Tujuan untuk mengetahui Pengetahuan Ibu Hamil tentang kontrasepsi IUD
Post plasenta di Desa Pengging Banyudono Boyolali.
Metode penelitian menggunakan penelitian deskriptif dengan pendekatan
cross sectional. Pada penelitian ini menggunakan variabel tunggal dengan jumlah
sampel 30 ibu akseptor KB IUD post plasenta.

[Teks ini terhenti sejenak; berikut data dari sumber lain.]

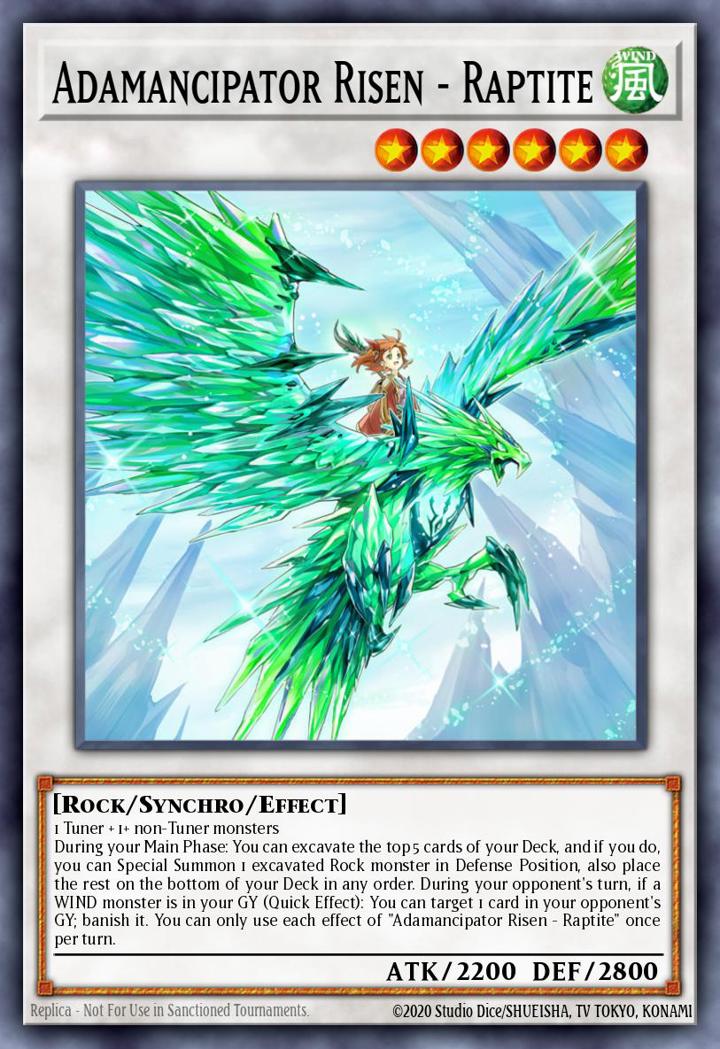 Adamancipator Risen - Raptite Single: Yu-Gi-Oh! 2021 Tin of Ancient Battles Einzelkarte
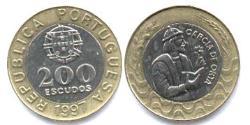200 Escudo 葡屬印度 (1505 - 1961) Bimetal 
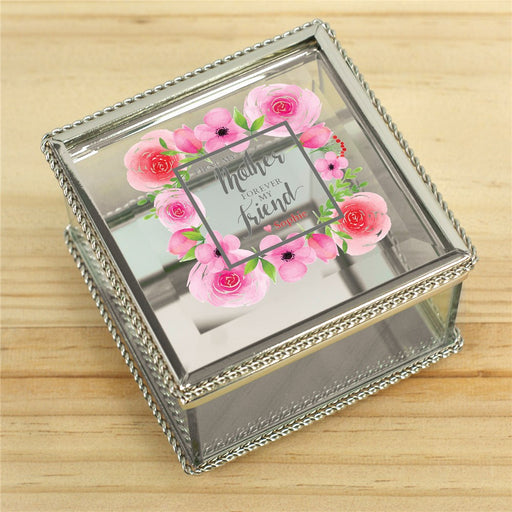 Personalized First My Mother Forever My Friend Jewelry Box - Custom Gift - Way Up Gifts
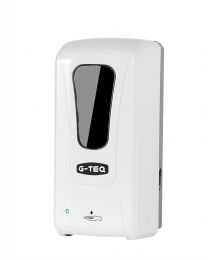 Дозатор автоматический для дезинфицирующих средств пластик белый G-teq 8677 Auto, 1000 мл, 1 л, пластик белый матовый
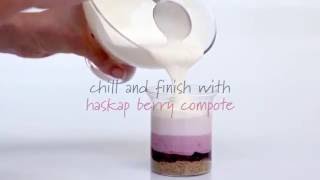 Haskapa NoBake Berry Cheesecake Recipe [upl. by Keviv]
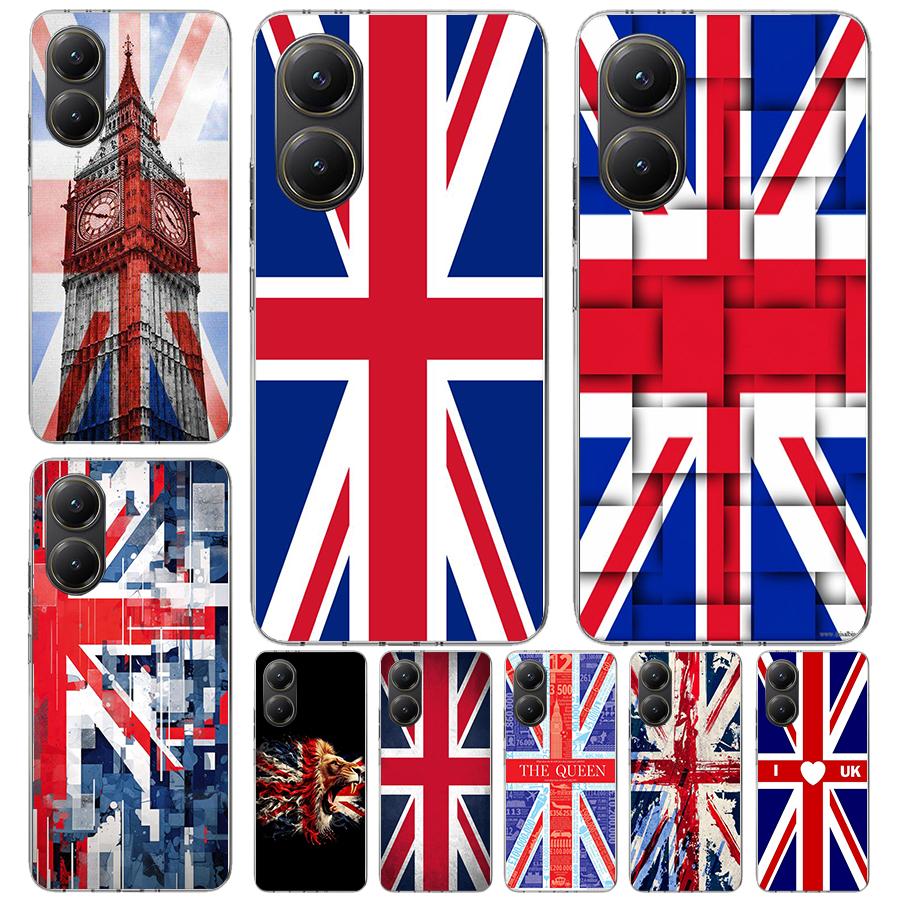 Union Jack England UK Flag Soft Phone Case For Xiaomi Redmi 15C 15 13C 13 Poco X5 X6 X7 F7 Ultra M7 12C 12 10 10C 9C 9A 9T 9 Fun
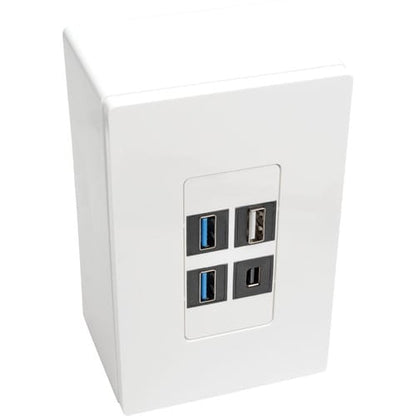 Caja de conexiones de montaje en superficie de una sola unidad de Tripp Lite by Eaton, blanca - 1 unidad - Blanco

Waktu penelitian telah dilaksanakan bulan 1 Juni 2012 sampai 27 Juni 2007
untuk mendapatkan data tingkat pengetahuan ibu hamil tentang kontrasepsi intra
uterin device post plasenta . Analisis data secara deskriptif terhadap variabel
tingkat pengetahuan kontrasepsi IUD post plasenta yang diteliti.
Kesimpulan tingkat pengetahuan pemasangan IUD kategori cukup ada 15 ibu
hamil (50 %), baik ada 9 ibu hamil (30 %) dan kurang ada 6 ibu hamil (20 %).